WHAT YOU WILL DO -> Copy the data word for word, starting with the line that contains "Looking more closely, is" and continuing through the end of the data. Leave out any pictures.

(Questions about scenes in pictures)
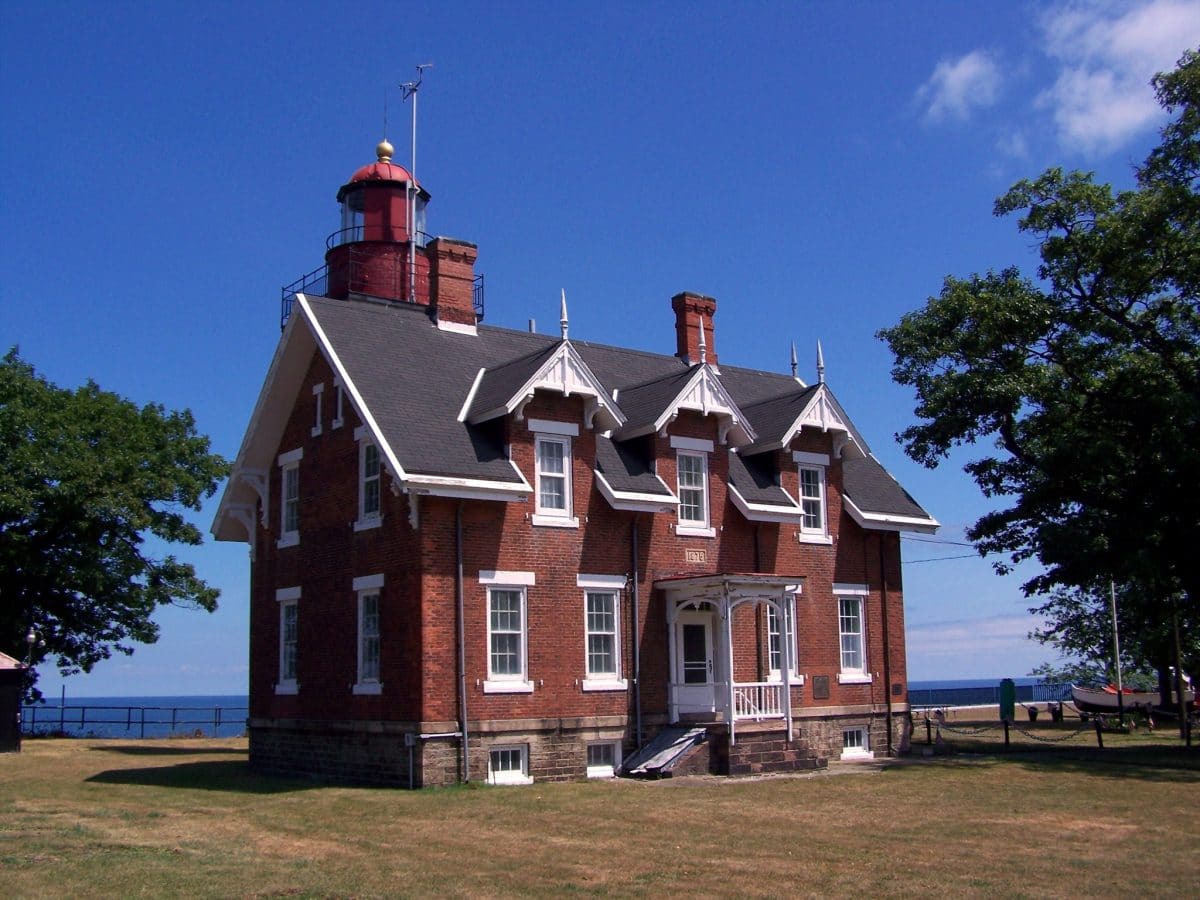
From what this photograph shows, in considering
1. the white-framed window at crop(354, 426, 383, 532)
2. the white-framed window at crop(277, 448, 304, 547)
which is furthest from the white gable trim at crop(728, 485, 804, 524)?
the white-framed window at crop(277, 448, 304, 547)

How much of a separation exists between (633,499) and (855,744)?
29.3ft

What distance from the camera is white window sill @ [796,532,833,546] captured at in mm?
29016

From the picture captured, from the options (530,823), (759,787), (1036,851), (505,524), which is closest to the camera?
(1036,851)

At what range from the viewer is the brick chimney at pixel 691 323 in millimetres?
32469

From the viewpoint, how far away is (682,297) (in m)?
32.3

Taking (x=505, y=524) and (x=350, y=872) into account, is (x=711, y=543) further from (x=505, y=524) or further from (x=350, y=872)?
(x=350, y=872)

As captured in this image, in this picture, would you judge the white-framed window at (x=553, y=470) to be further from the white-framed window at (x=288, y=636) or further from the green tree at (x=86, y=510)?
the green tree at (x=86, y=510)

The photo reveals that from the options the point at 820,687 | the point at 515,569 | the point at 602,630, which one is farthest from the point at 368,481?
A: the point at 820,687

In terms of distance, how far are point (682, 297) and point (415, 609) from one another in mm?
12907

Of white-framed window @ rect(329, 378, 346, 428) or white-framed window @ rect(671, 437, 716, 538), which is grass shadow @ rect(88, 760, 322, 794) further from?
white-framed window @ rect(671, 437, 716, 538)

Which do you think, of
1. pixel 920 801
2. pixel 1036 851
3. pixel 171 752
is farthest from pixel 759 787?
pixel 171 752

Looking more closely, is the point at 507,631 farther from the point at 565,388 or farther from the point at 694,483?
the point at 694,483

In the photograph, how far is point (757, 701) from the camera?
2622 centimetres

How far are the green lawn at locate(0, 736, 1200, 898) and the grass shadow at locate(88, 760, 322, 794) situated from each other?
0.40 ft
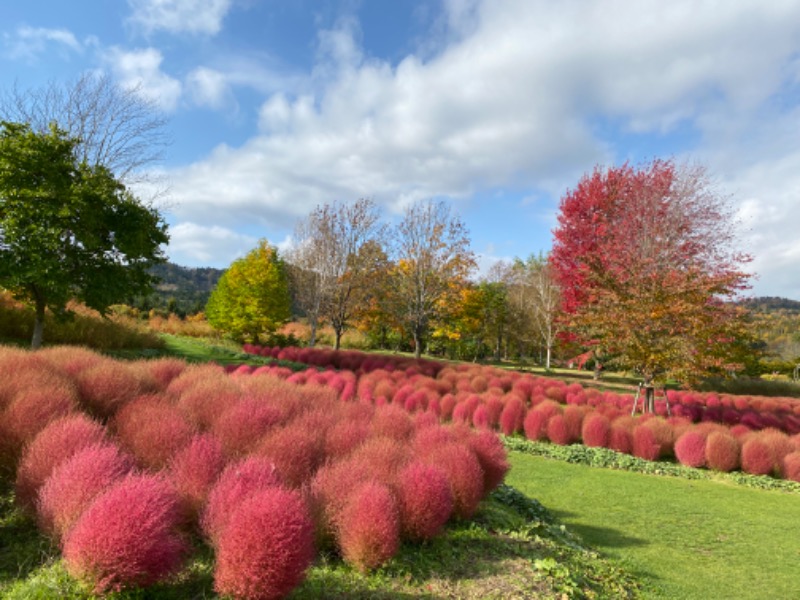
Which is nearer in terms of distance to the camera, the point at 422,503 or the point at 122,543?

EXERCISE RESPONSE ->
Looking more closely, is the point at 507,631 farther from the point at 565,388 or farther from the point at 694,483?
the point at 694,483

In the photograph, how far is point (757, 701) from the camera?
2622 centimetres

How far are the green lawn at locate(0, 736, 1200, 898) and the grass shadow at locate(88, 760, 322, 794) situated from each other?
0.40 ft
Which is nearer in terms of distance to the camera, the point at 422,503 or the point at 122,543?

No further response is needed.